Gerhard Richter Seestück (Seascape) 1998 San Francisco Museum of Modern Art |
Gerhard Richter has remained the most successful artist in the world for the past couple of decades, honored with more exhibitions at prestigious institutions than any other living practitioner and consistently higher auction prices. Donald Kuspit wrote about Richter's work in a 1993 book from Cambridge University Press called Signs of Psyche in Modern and Postmodern Art. Kuspit's arguments (even though expressed in somewhat murky, psychoanalytic prose) still sound today as valid as they sounded twenty years ago –
"If we can say that Richter's use of photography and other supposedly anonymous, objectifying, mechanical methods of art making implicitly confirms the loss of the centre – as well as encourages the abandonment of any impulse to establish a centre – then it seems that we must say that his continued "conservative," or rather conservationist, use of painting implies an unconscious desire to retain a centre. But since he uses photography (an objective means that calls attention to the instrumentation of art as an end in itself) and painting simultaneously – dialectically – then we must say that in his work photography transforms painting and painting transforms photography. What is the result of their convergence, the character of the transformation? It generates that sense of enlightened openness – of mature acceptance of openness – that we spoke of earlier, and that implies a repudiation of nihilism. (Emotional nihilism, the characteristic, initial response to the openness disclosed by the loss of the centre, implies not only experience of the loss as a catastrophe rather than emancipation, but the experience of lostness – a sense of abandonment – in the new openness. It articulates the narcissistic injury – the loss of the sense of one's own self as central – caused by the loss of the centre and the consequent openness. Nihilism exists more in the subject experiencing the loss of the centre than in the objective fact of its absence. In a sense, the loss of the centre simply acknowledges the openness that was all along the case.) Richter views himself as the heir to an enormous, great, rich culture of painting, and of art in general, which we have lost (like the centre, which it reinforced and with which it is identified), but which nonetheless obligates us to be mature (as mature as this past culture of painting is) in the new psychosocial conditions resulting from the loss of the centre."
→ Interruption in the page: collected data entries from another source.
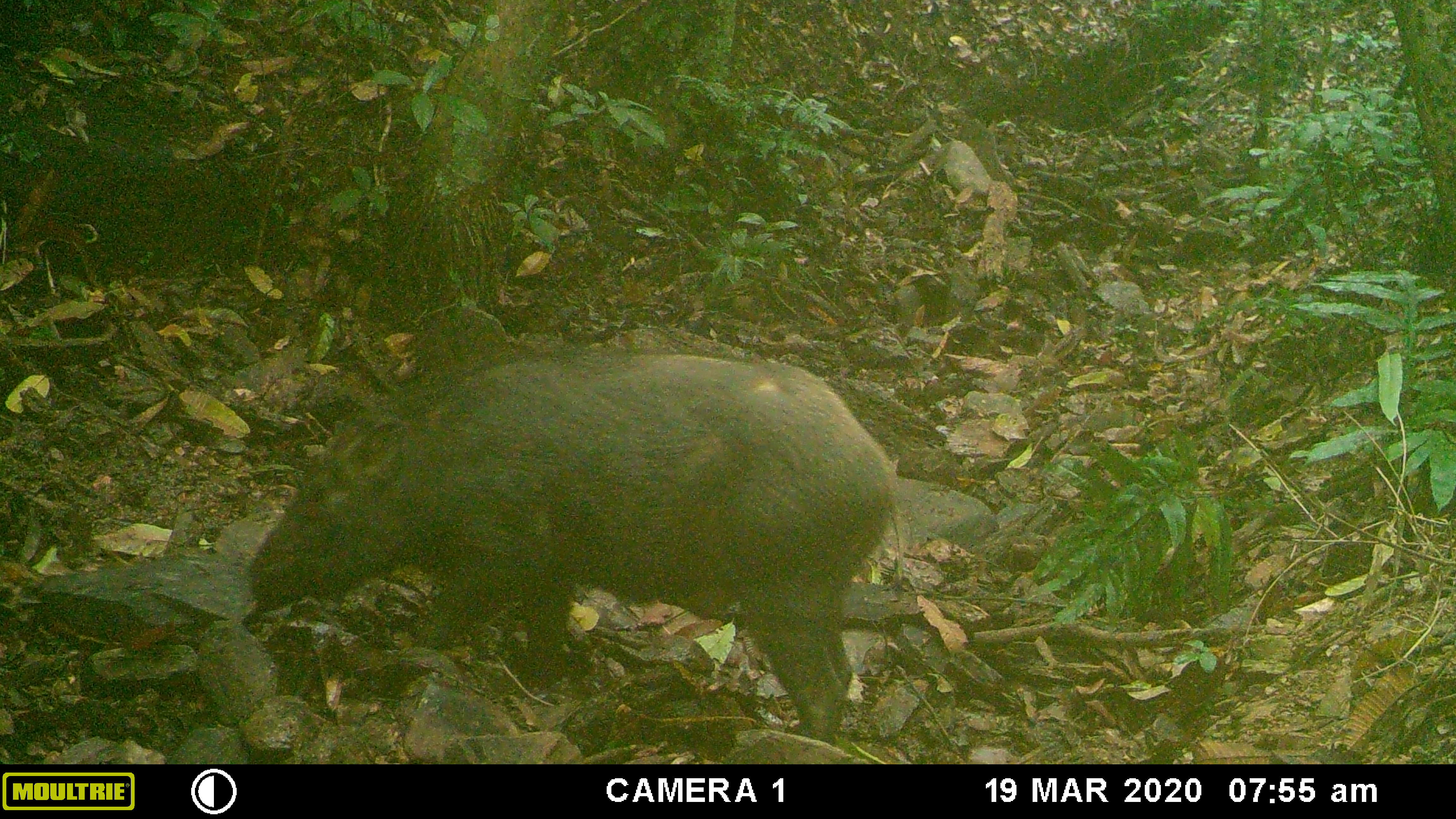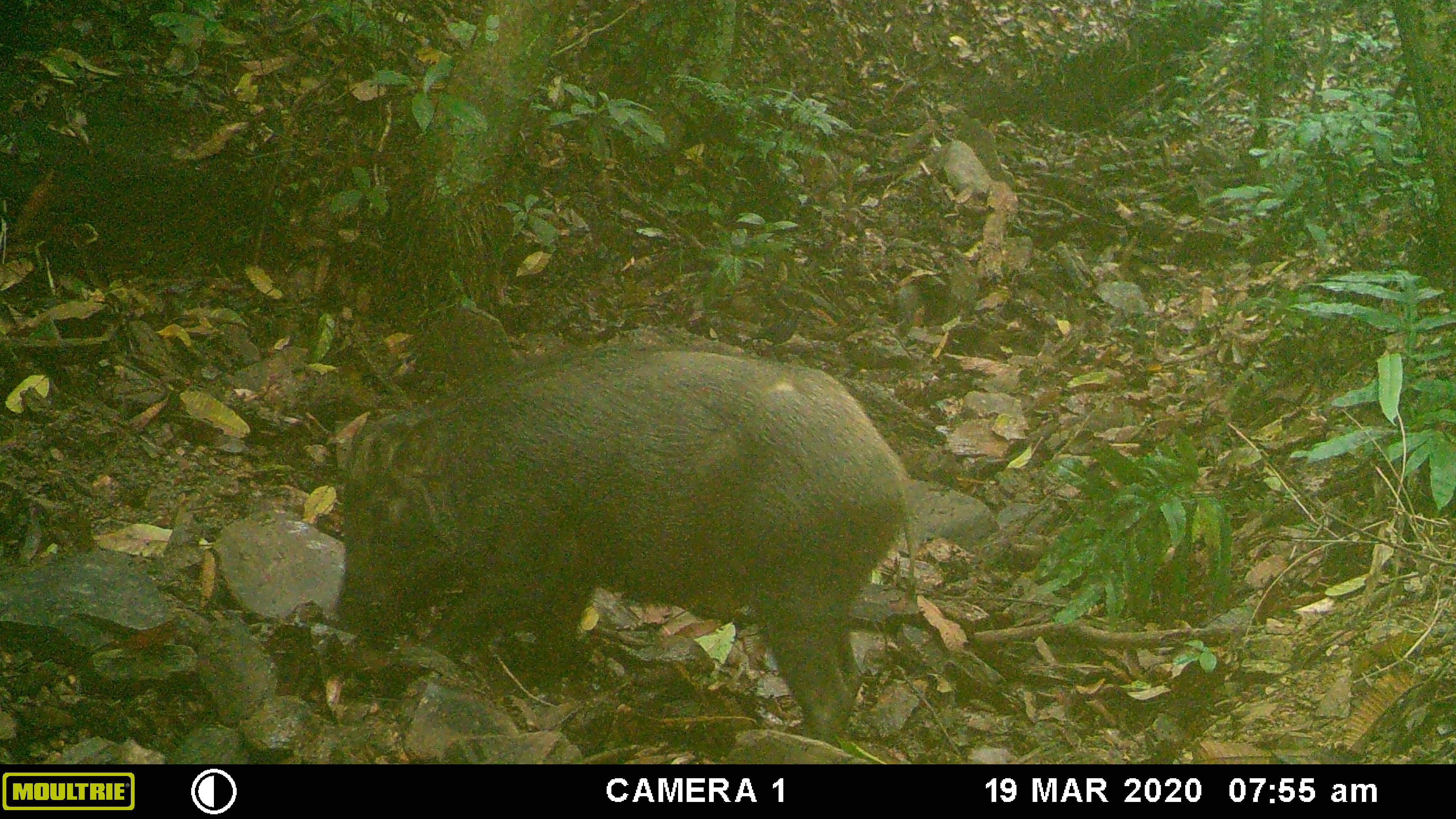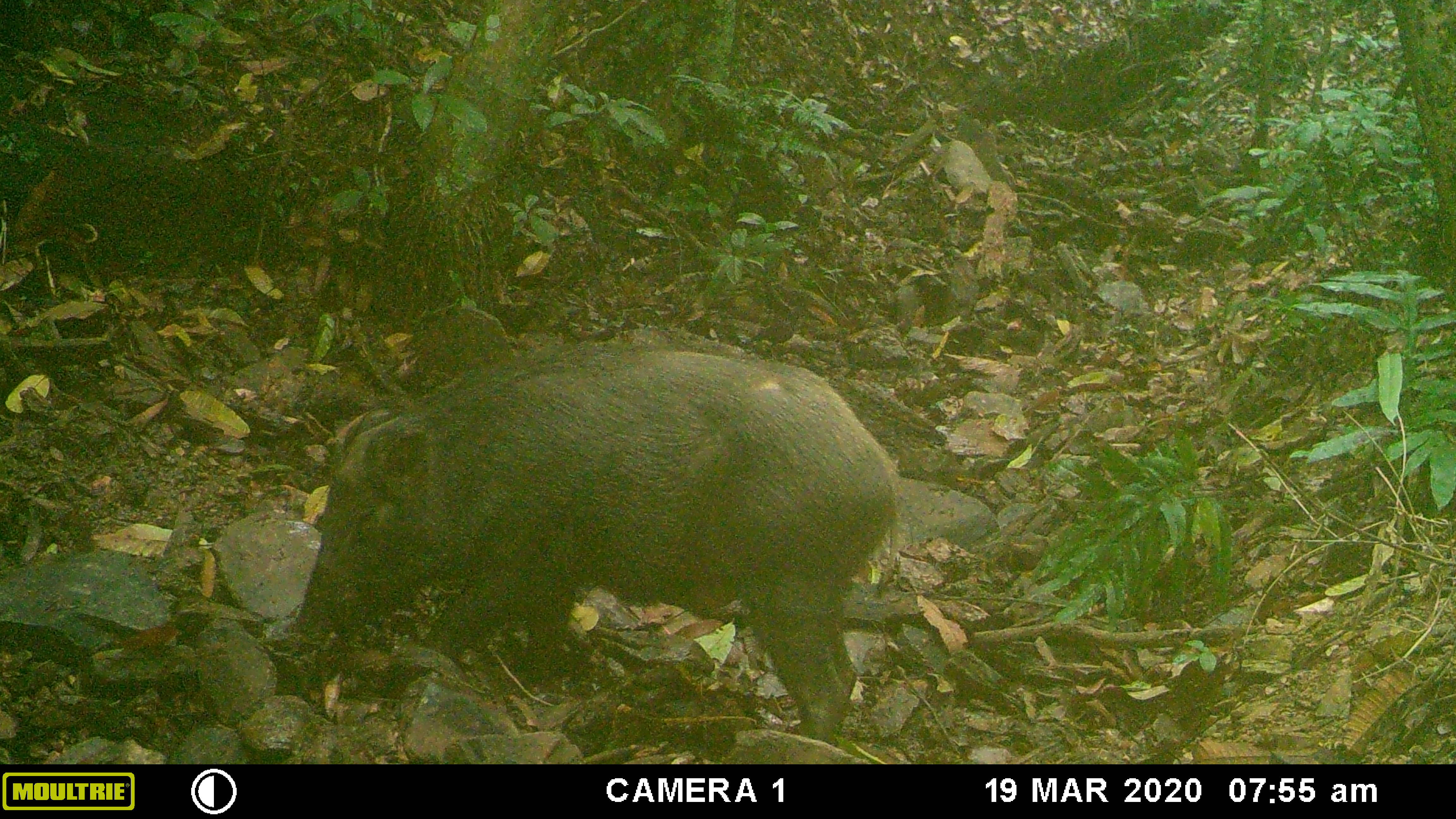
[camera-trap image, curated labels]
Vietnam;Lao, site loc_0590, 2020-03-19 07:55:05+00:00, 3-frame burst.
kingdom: Animalia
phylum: Chordata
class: Mammalia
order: Artiodactyla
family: Suidae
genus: Sus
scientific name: Sus scrofa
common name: eurasian wild pig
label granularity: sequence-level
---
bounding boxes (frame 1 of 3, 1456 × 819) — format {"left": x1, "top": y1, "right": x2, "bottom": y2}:
eurasian wild pig: {"left": 245, "top": 344, "right": 899, "bottom": 745}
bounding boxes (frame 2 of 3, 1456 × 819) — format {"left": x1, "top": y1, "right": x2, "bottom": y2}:
eurasian wild pig: {"left": 332, "top": 339, "right": 917, "bottom": 747}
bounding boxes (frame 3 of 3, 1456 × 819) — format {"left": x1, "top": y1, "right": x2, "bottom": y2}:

"This is why Richter can say, repudiating Adorno's famous dictum, quoted to him by Buchloch, that "after Auschwitz lyrical poetry is no longer possible": "No. Lyrical poetry does exist, even after Auschwitz." Indeed, it is a sign of maturity, autonomy, and ego strength, to write lyrical poetry after Auschwitz. Richter's painting – from beginning to end, I think, but no doubt especially the quasi-expressionist Abstract Paintings – are his lyrical poetry. Is it a good lyrical poetry – a lyrical poetry that truly articulates the subject, or as I would argue, reconstructs its damaged core? I have no ready answer to this question. It seems to me enough that Richter's lyrical painting, whether authentically lyrical (impulsive) or not – the blur suggests that it is always at least latently lyrical, or has a lyrical tendency – articulates the problem of openness and hope in an age of absolute doubt, that is, in an age when it is impossible to close, to forfeit one's openness. Just as it was traditionally thought that the existence of the centre made it impossible to open the closed cosmos of nature and consciousness, so the modern absence of the centre makes it impossible to organize nature and consciousness around a single belief – to find a privileged, "organic" centre to them – and thus to close them down. It is this that Richter's seemingly dangerous, perverse contradictoriness articulates."
Gerhard Richter Abstract Painting 1990 Tate Modern |
"Perhaps it is harder to achieve emotional enlightenment after having gone through the German version of the experience of the loss of the centre than after having gone through the American version, in part because there was more of a transcendental centre in Germany than in America to begin with. Also, America still seems to have the myth of the centre – America itself – while in defeated and neutralized Germany there cannot even be the ghost of a belief in a mythical center. Not even art can function as a restored centre, or as the source of an illusion of the centre, or as an illusion that can restore a sense of centre. It is this illusionlessness about art – this disbelief that it can supply a centre in any way, shape, or form – that Richter's art reflects. Richter's illusionlessness is responsible for his art's apparent lack of pathos, which is exactly why it ultimately seems so full of pathos."